Der zweite Band der Trilogie liefert Erkenntnisse über die Anfänge der Partials

„Fragments“ ist der zweite Band von Dan Wells‘ „Partials“-Trilogie und setzt wenige Tage nach der Handlung des Vorgängers ein. Zu diesem Zeitpunkt befindet sich Kira bereits auf ihrem Trip nach Manhattan, während man in East Meadow, dem Rückzugsort der Überlebenden des Partial-Krieges, nach wie vor verzweifelt versucht, dem Aussterben der knapp 40.000 verbliebenen Menschen auf dem Planeten entgegenzuwirken. Folglich springt die Handlung im Folgenden immer wieder zwischen Kira und ihrem Freund Marcus hin und her, wobei der Fokus eindeutig auf Kiras Nachforschungen liegt. Diese gehen zwar eher mühsam voran und bieten zunächst kaum Action, sind aber dennoch hochinteressant, da man endlich mehr über die Anfänge der Partials erfährt. Das ist deshalb spannend, weil Kira immer nur bruchstückhafte Informationen erhält und aufgrund dieser diverse Theorien über die ursprüngliche Motivation der Partials-Schöpfer entwickelt. Manch einem Leser mag diese Spurensuche vielleicht etwas zu lange dauern, ich mochte dieses Rätselraten aber schon im ersten Teil und habe mich daher sehr über diese zwar ruhige, aber dennoch packende „Forschungsreise“ gefreut.

Die Grenzen zwischen Gut und Böse verschwimmen

Nach gut einem Drittel kommt dann jedoch mehr Schwung in die Ereignisse: Die Action nimmt zu und zugleich bekommt man auch erstmals Eindrücke in die Welt außerhalb der Stadtgrenzen New Yorks. Hier offenbart sich erst das wahre Ausmaß des verheerenden Partial-Krieges und Dan Wells gelingt es sehr gut, das dystopische und äußerst hoffnunglos erscheinende Setting zu beschreiben. Was mir an diesem Szenario wie schon im Vorgänger wieder gut gefallen hat, ist dass es trotz der auf den ersten Blick sehr einfachen Aufteilung der Charaktere in gute Menschen und böse Partials letztlich doch recht schwierig ist, die Seiten so eindeutig festzulegen – denn Wells schafft es, dass man die Standpunkte der verfeindeten Parteien und auch die kontroversen Sichtweisen innerhalb dieser jederzeit nachvollziehen kann. Es gibt eben nicht nur Gut und Böse, zumal auch beide Seiten aufeinander angewiesen sind, um den Erhalt der eigenen Rasse zu sichern. Hier wird früh klar, dass eine Lösung des Problems nur über eigene Kompromisse möglich ist – auch wenn sich viele Figuren damit schwer tun, sich dieses Dilemma einzugestehen.

▶ [BEREITGESTELLTE DATEN]
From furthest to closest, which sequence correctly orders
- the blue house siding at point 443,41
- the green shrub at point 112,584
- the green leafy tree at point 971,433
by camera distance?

* * *

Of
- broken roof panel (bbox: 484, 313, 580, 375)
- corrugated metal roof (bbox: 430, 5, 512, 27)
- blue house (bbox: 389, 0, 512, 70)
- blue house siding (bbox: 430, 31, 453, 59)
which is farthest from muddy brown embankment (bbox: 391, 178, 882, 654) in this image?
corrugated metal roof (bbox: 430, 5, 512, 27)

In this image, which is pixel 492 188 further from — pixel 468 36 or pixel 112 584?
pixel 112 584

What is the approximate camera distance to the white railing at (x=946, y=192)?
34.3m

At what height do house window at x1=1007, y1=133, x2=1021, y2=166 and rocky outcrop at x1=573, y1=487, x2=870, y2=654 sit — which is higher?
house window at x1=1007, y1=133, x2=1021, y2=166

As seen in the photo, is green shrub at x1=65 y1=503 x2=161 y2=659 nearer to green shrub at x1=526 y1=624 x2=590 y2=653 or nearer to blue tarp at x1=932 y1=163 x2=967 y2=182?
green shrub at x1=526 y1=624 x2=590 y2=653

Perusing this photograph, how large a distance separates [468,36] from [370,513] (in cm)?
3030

▶ [AUFGABEN]
a - Wie heißt laut der Besprechung zu „Fragments“ der Rückzugsort der Überlebenden des Partial-Krieges?
b - Führe die Besprechung zu „Fragments“ im gleichen Stil nach ihrem letzten Satz weiter.

▶ [LÖSUNGEN]
a - East Meadow

b -
Hochinteressante und sehr reife Fortsetzung der Trilogie

Diese Zwickmühle führt zu einer der ganz großen Stärken des Buches, nämlich einer hochinteressanten Diskussion über Moral und Ethik, die eine Vielzahl von spannenden Fragen aufwirft: Was ist ein Leben wert? Was ist richtig oder falsch? Ist ein menschliches Leben wichtiger als das eines Partials, obwohl sich die beiden Rassen gar nicht so unterschiedlich sind wie man denkt? Wie weit darf man gehen um das eigene Überleben zu sichern und ist es vertretbar, dafür andere zu opfern? Gerade im Schlussdrittel, das zuvor mit einer wirklich spektakulären und völlig überraschenden Wendung eingeleitet wird, muss sich Kira diese Fragen am laufenden Band stellen und dabei nicht nur einen inneren Konflikt mit sich selbst und ihrer eigenen Überzeugung ausfechten, sondern diese dann auch gegenüber ihren Mitstreitern und Gegnern durchsetzen. So viel fast schon philosophischer Tiefgang ist mir in einer Dystopie bisher noch nicht untergekommen und lässt das Buch trotz der eigentlich eher jüngeren Zielgruppe sehr reif wirken, was es auch für Erwachsene interessant macht. Gerade diese sehr ernste Grundstimmung hat mir super gefallen, sodass ich „Fragments“ sogar noch ein wenig besser fand als „Partials“ und ich wirklich sehr gespannt auf den Trilogie-Abschluss „Ruins“ bin.

Fragments
  • Autor:
  • Deutscher Titel: Fragmente: Partials 2
  • Reihe: Partials #2
  • Umfang: 564 Seiten
  • Verlag: Balzer + Bray
  • Erscheinungsdatum: 26. Februar 2013
  • Preis Geb. Ausgabe 12,97 €/Taschenbuch 6,80 €
Cover:
Charaktere:
Story:
Atmosphäre:
Gesamt:
9/10
Fazit:
Starke Fortsetzung, die den Action-Anteil etwas zurückfährt, dafür aber eine hochspannende Debatte über Moral und Ethik lostritt und damit auch den Charakteren noch mehr Tiefgang verleiht.